賃貸相談
月刊不動産2014年8月号掲載
テナントの破産と保証金の処理
弁護士 江口 正夫(海谷・江口法律事務所)
Q
当社が経営する貸ビルのテナントが破産したとの連絡を受けました。今後賃貸借契約はどうなるのでしょうか。また、契約終了の際にはどのような処理をすることになりますか。
A※記事の内容は、掲載当時の法令・情報に基づいているため、最新法令・情報のご確認をお願いいたします。
-
1.テナントの破産とビル賃貸借契約
貸ビルの賃貸借契約において、テナントが破産した場合、まず問題となるのは、賃貸借契約が今後も継続されるか否かということです。
平成16年以前は、民法旧621条により、賃貸借契約において賃借人が破産した場合には、期間の定めがあった場合でも、賃借人の破産管財人だけではなく賃貸人も賃貸借契約の解約を申し入れることができ、賃貸借契約を解約することにより損害が発生しても、賃貸人、賃借人の双方ともに損害賠償を請求できないと定められていました。しかし、この規定は、破産法の施行に伴う関係法律の整備等に関する法律(平成16年6月2日法律第76号)により廃止され、現在では、賃借人が破産した場合に、賃貸人が賃貸借契約を解約することができるとする法律の条文はありません。
したがって、テナントが破産した場合に賃貸借契約を解約することができるか否かは、専ら、破産法53条及び54条によって規定されています。
破産法53条1項によれば、テナントが破産した場合、賃貸借契約を継続するか、それとも解除するかはテナントの破産管財人の選択に委ねられることになります。

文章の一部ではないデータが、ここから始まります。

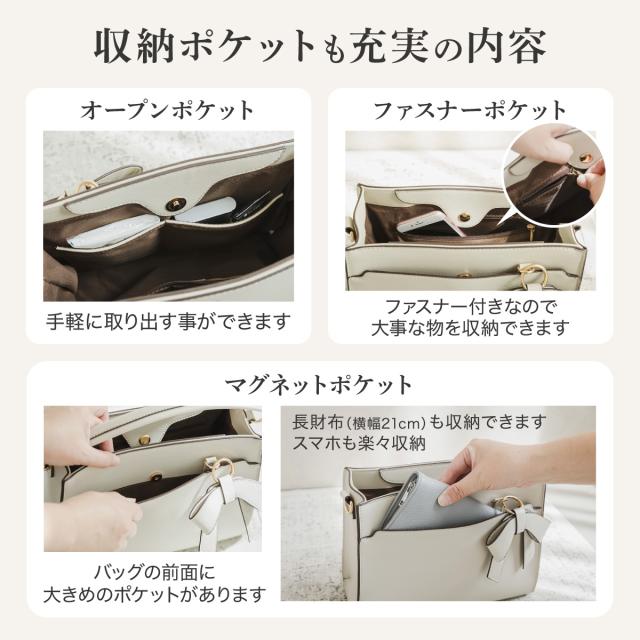 収納ポケットも充実の内容

オープンポケット

手軽に取り出す事ができます

ファスナーポケット

ファスナー付きなので
大事な物を収納できます

マグネットポケット

バッグの前面に
大きめのポケットがあります

長財布(横幅21cm)も収納できます
スマホも楽々収納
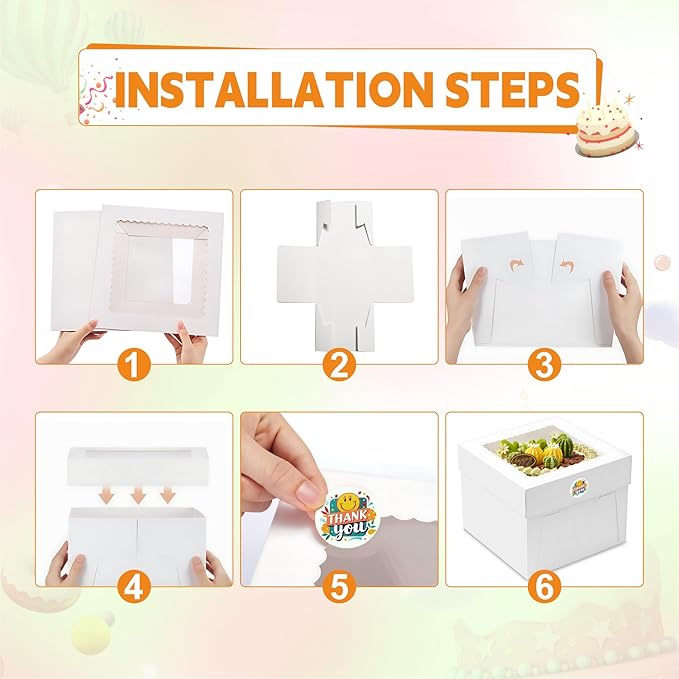 INSTALLATION STEPS

1

2

3

4

THANK you

5

6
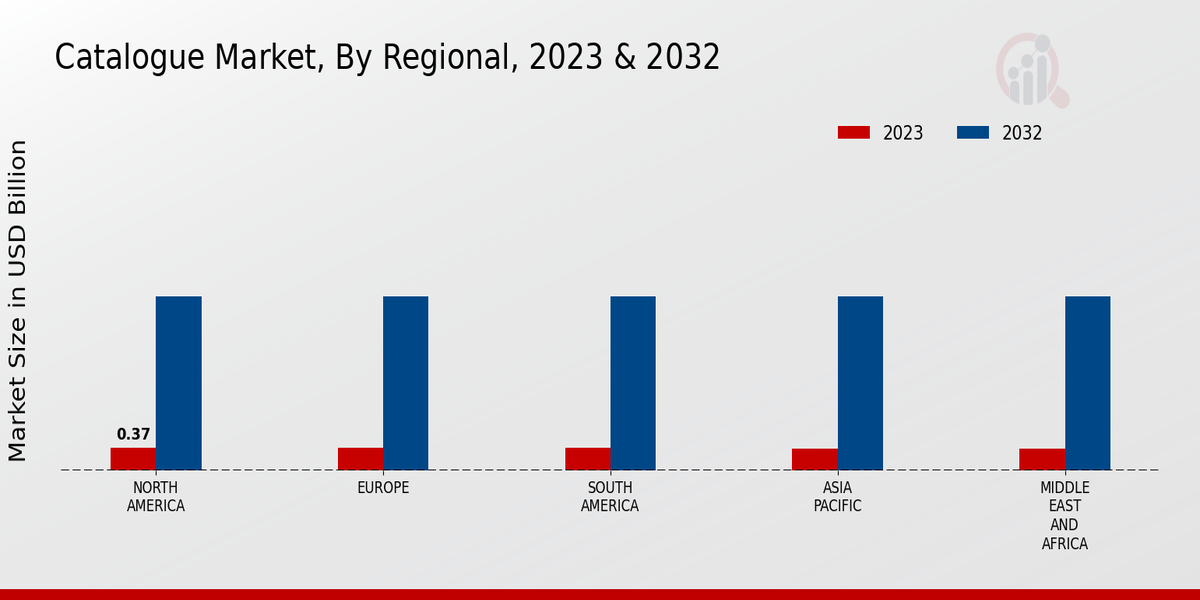 Catalogue Market, By Regional, 2023 & 2032

2023 2032

Market Size in USD Billion

0.37

NORTH AMERICA

EUROPE

SOUTH AMERICA

ASIA PACIFIC

MIDDLE EAST AND AFRICA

破産管財業務では、破産者のすべての財産を換価して配当するため、すべての契約を解除して清算するのが通常ですので、破産管財人は賃貸借契約を解除し、可能な限り、保証金返還請求権を行使することを考えます。破産管財人が賃貸借契約を解除する場合には裁判所の許可を得ることは通常必要はありませんが、賃貸借契約の継続、すなわち、履行を選択する場合には破産法78条2項9号により裁判所の許可が必要とされています。もっとも、破産管財業務の必要から、破産管財人が履行を選択する場合もあり得ます。なお、住宅賃貸借契約の場合は、賃貸借契約の継続を選択される場合が多いと思われます。
2.賃貸人側の対応手段
テナントが破産した場合、賃貸人の取り得る手段としては、破産法53条2項では、賃貸人は、破産管財人に対し、相当の期間を定めて、賃貸借契約を解除するのか、契約の継続を選択するのかについての催告をして回答を求めることができるものとされています。催告期間内に破産管財人から回答がない場合は、賃貸借契約は解除されたものとみなされます。
この規定の内容からすると、賃貸人は、明渡しを希望する場合は破産管財人に催告をすればよいし、賃貸借契約の継続を希望する場合は、とりあえずは催告までの必要はないと考えられます。
3.賃料・原状回復費用・敷金等の処理
(1)賃料または賃料相当額損害金の処理
破産手続開始決定前に生じた賃料債権等は破産債権となりますので、配当手続により一部カットされることになります。破産手続開始決定後に生じた賃料債権はその後に契約が解除になる場合でも、契約の継続の場合でも財団債権となり、配当手続によるのではなく、破産財団の状況により、随時弁済を受けることが可能になります。賃料相当額損害金は、破産管財人の行為により生じたものは財団債権として処理されます。
(2)原状回復費用の処理
破産手続開始決定後に破産管財人により賃貸借契約が解除された場合、原状回復は破産管財人が行うべきものですが、破産管財人が原状回復工事を行うことはほとんどありませんので、原状回復工事相当額の金銭請求権に転化し、財団債権となります。
(3)敷金返還請求権の処理
敷金は、賃貸借契約における賃借人の債務を担保するものですから、テナントが破産した場合であっても、テナントの賃貸人に対する債務の担保としての機能を失うわけではありません。未払賃料債権や原状回復費用を控除して、なお残額がある場合に破産管財人に返還することになります。ただし、複数の債権がある場合、例えば、財団債権となる原状回復費用請求権や、破産債権となる未払賃料債権がある場合、格別の合意がない限りは、民法489条の法定充当の定めに従い債務者(破産者)の弁済の利益が多いものから充当されます。まずは財団債権から充当されることになり、破産債権が残るという可能性もありますので、注意が必要です。